For consumers, the lesson is similar. If an AI assistant recommends a payment action, a subscription, or a website based on external content, it is worth pausing and checking the source manually before acting.

What organizations should do now

For companies using AI agents or LLM-powered workflows, the practical response is clear. They should review where external content enters their systems, what permissions their models have, and what would happen if a malicious page successfully influenced the output.

A mature strategy should include:

  • strict separation of trusted instructions and untrusted content

  • limited permissions for AI tools and agents

  • human approval for high-risk actions

  • preprocessing and sanitization of external content

  • runtime monitoring and anomaly detection

  • and regular adversarial testing

This is not just about preventing embarrassing outputs. It is about preventing data leaks, fraudulent actions, unsafe approvals, and loss of control over automated workflows.

Conclusion

Indirect prompt injection is dangerous because it exploits one of the core strengths of AI systems: their ability to interpret natural language from almost any source. That same flexibility can become a weakness when hostile instructions are hidden inside content the model is supposed to read.

The right response is not panic, but discipline. Organizations should assume that any external content may contain manipulative instructions and build their AI systems accordingly. Security for AI agents is not just about making models smarter. It is about making the systems around them more controlled, more observable, and harder to misuse.

Source: This article is based primarily on Fooling AI Agents: Web-Based Indirect Prompt Injection Observed in the Wild by Palo Alto Networks Unit 42.

FAQ

1. What is the single most important defense against indirect prompt injection?
The most important defense is to clearly separate trusted system instructions from untrusted external content, so the model treats outside material as data to analyze rather than commands to follow.

2. Can indirect prompt injection be solved by a stronger system prompt alone?
No. Better prompts help, but they are not enough on their own. Effective protection requires layered controls such as limited permissions, content sanitization, monitoring, and human review for sensitive actions.
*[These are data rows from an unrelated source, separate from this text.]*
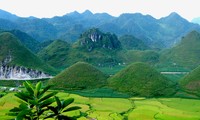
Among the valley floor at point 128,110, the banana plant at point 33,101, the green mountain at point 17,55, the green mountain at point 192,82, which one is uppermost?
the green mountain at point 17,55

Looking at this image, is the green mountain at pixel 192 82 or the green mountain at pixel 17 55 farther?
the green mountain at pixel 17 55

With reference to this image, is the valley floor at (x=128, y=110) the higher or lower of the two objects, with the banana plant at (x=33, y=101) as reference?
lower

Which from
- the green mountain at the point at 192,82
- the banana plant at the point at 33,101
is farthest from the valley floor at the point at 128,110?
the banana plant at the point at 33,101

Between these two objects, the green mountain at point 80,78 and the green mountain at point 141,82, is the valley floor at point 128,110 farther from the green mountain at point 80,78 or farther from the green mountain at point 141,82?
the green mountain at point 80,78

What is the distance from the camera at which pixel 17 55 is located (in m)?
158

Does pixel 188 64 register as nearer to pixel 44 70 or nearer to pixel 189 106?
pixel 44 70

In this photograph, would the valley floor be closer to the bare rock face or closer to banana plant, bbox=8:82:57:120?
banana plant, bbox=8:82:57:120

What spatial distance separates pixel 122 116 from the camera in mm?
66625

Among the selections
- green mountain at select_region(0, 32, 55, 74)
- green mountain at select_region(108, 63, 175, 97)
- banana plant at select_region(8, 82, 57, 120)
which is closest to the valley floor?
green mountain at select_region(108, 63, 175, 97)

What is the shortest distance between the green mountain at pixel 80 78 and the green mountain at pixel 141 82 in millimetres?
4613

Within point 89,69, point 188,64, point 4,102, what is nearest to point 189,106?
point 4,102

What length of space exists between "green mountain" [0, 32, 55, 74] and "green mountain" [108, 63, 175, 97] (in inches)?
1796

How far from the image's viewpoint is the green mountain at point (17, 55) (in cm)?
15588

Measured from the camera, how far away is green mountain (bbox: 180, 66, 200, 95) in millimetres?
118356
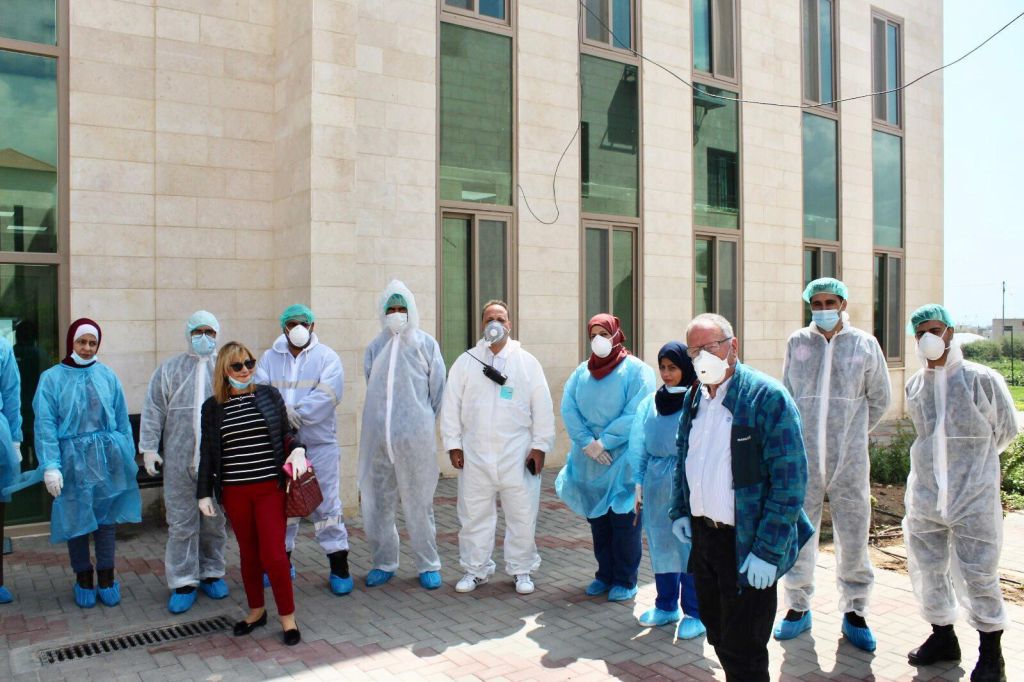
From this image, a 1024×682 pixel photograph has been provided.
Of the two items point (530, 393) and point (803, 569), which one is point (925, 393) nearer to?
point (803, 569)


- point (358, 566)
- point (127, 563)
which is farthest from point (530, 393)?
point (127, 563)

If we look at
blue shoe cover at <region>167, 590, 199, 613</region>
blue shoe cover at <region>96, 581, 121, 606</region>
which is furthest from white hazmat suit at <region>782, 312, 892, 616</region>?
blue shoe cover at <region>96, 581, 121, 606</region>

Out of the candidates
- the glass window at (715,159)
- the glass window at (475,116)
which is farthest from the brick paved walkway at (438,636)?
the glass window at (715,159)

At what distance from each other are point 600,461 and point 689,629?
1136mm

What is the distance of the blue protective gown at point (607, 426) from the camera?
5.43 meters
3. Why is least privilege important for AI agents?
Because the impact of an attack depends heavily on what the model is allowed to do. A compromised summarizer is far less dangerous than a compromised agent that can approve ads, access data, or trigger transactions.

4. What should consumers do if they use AI assistants that browse or recommend sites?
They should treat high-stakes recommendations carefully, especially when money, logins, subscriptions, or downloads are involved, and verify important actions manually before proceeding.